In many instances, the company secretary consumes a significant amount of time in allocated administrative responsibilities such as compiling notices, registers, compliance returns, agendas and taking down minutes during meetings of the company and of its board of directors. Such administrative responsibilities do reduce the capability of the company secretary to focus on other important areas such as strategy, research, problem-solving, representation, co-ordination and management of information systems.
For this reason, the Company Secretary cannot ignore the openings presented by technological advancements which offer the opportunity to manage the ever-increasing governance challenges and complex compliance requirements faced today by all organisations. through“e-transformation”, the company secretary can do away with traditional office work mechanism and implement“e-services” such as e-ipo, e-dividend, e-filing and e-groups.
Changes to legislation and regulations together with the latest news, updates, case laws and judgements can nowadays all be obtained through the click of a button.
Communication advancements also present the company secretary with the opportunity to facilitate more efficient board meetings. Video conference facilities can replace the traditional board meetings where all members have to be physically present at the organisation’s boardroom to discuss and decide on agenda items.
Besides, such facilities do reduce travel costs and time, particularly when international board members or subsidiaries of organisations are involved or located in different countries.

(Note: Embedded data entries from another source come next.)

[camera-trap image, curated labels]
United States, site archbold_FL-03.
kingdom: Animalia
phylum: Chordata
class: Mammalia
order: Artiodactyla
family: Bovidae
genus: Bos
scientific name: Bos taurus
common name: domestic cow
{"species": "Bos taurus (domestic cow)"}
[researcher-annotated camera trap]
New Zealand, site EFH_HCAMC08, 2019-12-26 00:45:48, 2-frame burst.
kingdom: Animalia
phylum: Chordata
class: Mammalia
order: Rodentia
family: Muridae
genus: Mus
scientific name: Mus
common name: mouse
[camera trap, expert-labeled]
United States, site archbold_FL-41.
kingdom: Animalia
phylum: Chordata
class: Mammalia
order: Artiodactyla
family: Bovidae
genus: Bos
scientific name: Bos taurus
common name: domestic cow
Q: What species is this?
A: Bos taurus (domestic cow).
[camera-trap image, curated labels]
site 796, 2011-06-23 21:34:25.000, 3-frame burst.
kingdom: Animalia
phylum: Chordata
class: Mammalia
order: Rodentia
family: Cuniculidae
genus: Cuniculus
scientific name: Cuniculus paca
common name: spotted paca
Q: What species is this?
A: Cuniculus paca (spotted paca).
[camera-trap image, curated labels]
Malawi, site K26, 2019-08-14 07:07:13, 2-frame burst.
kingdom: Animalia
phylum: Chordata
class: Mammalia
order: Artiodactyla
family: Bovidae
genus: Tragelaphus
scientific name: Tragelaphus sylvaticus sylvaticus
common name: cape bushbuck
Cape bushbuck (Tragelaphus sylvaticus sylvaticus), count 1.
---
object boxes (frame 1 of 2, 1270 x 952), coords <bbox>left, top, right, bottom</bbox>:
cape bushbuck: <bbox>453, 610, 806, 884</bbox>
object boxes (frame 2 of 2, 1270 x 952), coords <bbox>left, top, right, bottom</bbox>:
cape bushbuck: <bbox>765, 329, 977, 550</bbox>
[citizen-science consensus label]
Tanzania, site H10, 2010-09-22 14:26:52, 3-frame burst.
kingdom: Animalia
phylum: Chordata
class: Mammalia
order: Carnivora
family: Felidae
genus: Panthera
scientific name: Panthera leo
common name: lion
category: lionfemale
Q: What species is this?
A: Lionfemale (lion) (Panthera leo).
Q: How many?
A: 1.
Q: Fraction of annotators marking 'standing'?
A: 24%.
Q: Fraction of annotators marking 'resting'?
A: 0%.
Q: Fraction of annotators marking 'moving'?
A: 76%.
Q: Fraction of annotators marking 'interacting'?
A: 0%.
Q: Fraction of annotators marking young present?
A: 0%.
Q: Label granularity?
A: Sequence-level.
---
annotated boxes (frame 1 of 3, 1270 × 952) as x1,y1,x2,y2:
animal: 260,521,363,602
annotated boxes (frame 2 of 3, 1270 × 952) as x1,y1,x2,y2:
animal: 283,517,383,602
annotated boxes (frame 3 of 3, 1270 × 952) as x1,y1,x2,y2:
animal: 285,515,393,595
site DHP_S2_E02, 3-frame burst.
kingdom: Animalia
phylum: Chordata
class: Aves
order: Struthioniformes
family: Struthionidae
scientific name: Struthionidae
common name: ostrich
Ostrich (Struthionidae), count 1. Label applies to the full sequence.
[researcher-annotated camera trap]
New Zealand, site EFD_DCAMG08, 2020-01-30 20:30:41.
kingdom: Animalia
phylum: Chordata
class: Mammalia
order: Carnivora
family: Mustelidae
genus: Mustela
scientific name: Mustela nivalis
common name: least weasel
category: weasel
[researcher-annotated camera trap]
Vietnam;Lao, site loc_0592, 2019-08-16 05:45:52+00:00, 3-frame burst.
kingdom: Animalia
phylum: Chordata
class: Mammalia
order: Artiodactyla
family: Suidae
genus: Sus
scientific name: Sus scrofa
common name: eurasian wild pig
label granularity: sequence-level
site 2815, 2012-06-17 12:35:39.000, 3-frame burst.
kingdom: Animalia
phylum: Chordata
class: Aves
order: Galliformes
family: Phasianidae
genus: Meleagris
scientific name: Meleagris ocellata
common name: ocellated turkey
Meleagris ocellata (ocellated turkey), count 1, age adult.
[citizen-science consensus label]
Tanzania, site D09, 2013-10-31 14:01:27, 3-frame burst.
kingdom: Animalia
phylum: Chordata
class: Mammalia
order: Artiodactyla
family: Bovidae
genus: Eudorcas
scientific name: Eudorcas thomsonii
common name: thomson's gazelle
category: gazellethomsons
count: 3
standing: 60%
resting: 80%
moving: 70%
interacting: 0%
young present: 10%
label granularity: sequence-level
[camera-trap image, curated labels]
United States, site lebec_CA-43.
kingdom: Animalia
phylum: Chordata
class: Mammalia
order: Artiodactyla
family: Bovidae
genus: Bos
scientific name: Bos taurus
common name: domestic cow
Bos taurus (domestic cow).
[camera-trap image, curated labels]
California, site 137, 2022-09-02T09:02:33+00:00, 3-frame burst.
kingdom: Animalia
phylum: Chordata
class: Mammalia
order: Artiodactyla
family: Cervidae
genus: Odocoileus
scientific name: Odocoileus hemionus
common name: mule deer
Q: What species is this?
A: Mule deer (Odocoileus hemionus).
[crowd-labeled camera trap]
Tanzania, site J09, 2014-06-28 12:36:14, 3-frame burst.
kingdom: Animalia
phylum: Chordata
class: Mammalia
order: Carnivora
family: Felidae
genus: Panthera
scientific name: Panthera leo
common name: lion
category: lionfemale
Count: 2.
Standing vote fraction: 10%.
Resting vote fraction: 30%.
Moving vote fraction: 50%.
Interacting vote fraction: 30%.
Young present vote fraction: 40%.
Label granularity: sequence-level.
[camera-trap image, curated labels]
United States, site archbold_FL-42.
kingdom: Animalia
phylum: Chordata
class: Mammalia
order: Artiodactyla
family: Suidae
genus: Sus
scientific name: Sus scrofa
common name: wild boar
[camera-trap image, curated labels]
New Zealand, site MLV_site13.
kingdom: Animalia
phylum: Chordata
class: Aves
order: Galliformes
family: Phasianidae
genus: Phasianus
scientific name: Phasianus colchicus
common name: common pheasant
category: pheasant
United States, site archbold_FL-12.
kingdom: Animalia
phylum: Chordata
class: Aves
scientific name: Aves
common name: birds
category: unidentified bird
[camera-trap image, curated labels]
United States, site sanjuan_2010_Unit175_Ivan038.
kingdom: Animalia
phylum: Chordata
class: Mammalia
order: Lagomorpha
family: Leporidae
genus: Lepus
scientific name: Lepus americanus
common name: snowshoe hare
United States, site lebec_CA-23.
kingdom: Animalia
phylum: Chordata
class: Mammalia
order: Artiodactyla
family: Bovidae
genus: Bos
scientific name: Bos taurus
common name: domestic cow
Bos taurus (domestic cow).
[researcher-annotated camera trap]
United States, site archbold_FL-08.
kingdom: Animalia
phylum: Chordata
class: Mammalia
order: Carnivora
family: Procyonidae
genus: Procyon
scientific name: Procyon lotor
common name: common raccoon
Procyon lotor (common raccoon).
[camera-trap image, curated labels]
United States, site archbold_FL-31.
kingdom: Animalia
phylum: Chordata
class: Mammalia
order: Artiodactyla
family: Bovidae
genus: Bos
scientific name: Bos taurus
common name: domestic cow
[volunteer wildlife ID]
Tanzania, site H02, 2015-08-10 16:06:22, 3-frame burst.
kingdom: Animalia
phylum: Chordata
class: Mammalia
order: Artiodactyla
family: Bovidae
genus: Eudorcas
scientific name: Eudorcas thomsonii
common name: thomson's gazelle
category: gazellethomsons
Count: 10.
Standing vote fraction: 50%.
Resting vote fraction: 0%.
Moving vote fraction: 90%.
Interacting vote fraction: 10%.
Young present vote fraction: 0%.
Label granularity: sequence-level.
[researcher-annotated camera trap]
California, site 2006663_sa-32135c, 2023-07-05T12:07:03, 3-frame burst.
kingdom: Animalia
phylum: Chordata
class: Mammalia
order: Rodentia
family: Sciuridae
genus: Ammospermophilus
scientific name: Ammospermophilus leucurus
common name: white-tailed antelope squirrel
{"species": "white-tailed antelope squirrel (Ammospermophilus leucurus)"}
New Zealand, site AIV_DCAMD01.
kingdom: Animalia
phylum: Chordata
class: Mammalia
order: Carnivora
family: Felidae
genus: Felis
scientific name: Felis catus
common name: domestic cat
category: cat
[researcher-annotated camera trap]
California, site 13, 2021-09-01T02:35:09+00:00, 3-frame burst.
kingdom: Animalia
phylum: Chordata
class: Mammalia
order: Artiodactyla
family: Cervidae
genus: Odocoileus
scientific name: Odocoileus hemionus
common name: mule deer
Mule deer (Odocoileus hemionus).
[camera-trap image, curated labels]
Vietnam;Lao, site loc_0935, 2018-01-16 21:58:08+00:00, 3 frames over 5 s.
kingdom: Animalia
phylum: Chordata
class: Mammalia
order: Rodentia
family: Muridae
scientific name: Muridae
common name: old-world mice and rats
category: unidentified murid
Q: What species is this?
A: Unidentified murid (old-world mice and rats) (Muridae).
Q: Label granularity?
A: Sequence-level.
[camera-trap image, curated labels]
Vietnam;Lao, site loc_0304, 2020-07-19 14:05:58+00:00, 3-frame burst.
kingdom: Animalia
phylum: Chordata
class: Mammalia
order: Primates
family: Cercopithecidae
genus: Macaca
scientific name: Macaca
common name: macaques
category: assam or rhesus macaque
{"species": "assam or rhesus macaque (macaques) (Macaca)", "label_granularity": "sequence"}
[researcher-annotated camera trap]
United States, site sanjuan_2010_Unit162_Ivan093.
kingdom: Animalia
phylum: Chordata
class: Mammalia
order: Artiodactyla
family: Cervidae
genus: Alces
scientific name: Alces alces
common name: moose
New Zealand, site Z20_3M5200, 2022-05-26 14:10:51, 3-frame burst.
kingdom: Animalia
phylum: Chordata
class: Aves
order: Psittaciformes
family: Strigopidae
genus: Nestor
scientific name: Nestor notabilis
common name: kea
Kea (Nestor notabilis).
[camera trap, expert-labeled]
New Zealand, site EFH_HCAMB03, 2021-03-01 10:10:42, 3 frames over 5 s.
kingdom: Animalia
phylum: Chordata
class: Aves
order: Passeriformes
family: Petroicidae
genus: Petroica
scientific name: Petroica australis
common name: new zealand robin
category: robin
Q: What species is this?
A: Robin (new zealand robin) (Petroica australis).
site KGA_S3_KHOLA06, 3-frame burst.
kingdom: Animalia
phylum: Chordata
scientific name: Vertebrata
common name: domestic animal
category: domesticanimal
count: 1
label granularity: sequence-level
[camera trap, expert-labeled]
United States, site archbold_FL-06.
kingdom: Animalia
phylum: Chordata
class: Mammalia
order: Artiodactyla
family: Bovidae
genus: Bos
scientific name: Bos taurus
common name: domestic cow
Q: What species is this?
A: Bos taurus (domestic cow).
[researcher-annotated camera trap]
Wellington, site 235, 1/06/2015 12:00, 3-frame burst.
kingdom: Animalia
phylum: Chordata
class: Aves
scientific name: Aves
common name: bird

A board portal software could save company secretaries’ and directors’ time, to allow for more strategic work through electronic voting tools, submission of agenda, meeting minutes and messaging features.
Such facilities offer better security and also reduce time consumed in filing and retrieving the Company Secretary’s documentation and also space and costs involved in storage facilities. Better document management systems ensure the possibility of a paperless company secretarial documents, easier trace of documents and less storage space required.
The Company Secretary must keep abreast of digital skills by undertaking appropriate training and assists board members and other stakeholders to engage with the opportunities provided by technological advancements.
Such training is to include not only hands-on experience for board members on how to operate innovative IT systems but also increase their awareness of IT risks such as cybersecurity.
The ever-increasing cyber-related threats as a result of digitalisation can expose the Company Secretary’s custodian role of a large volume of sensitive information and records. A robust data and business recovery plan need to be in place to counteract the eventuality of a loss of data through breaches in information security governance.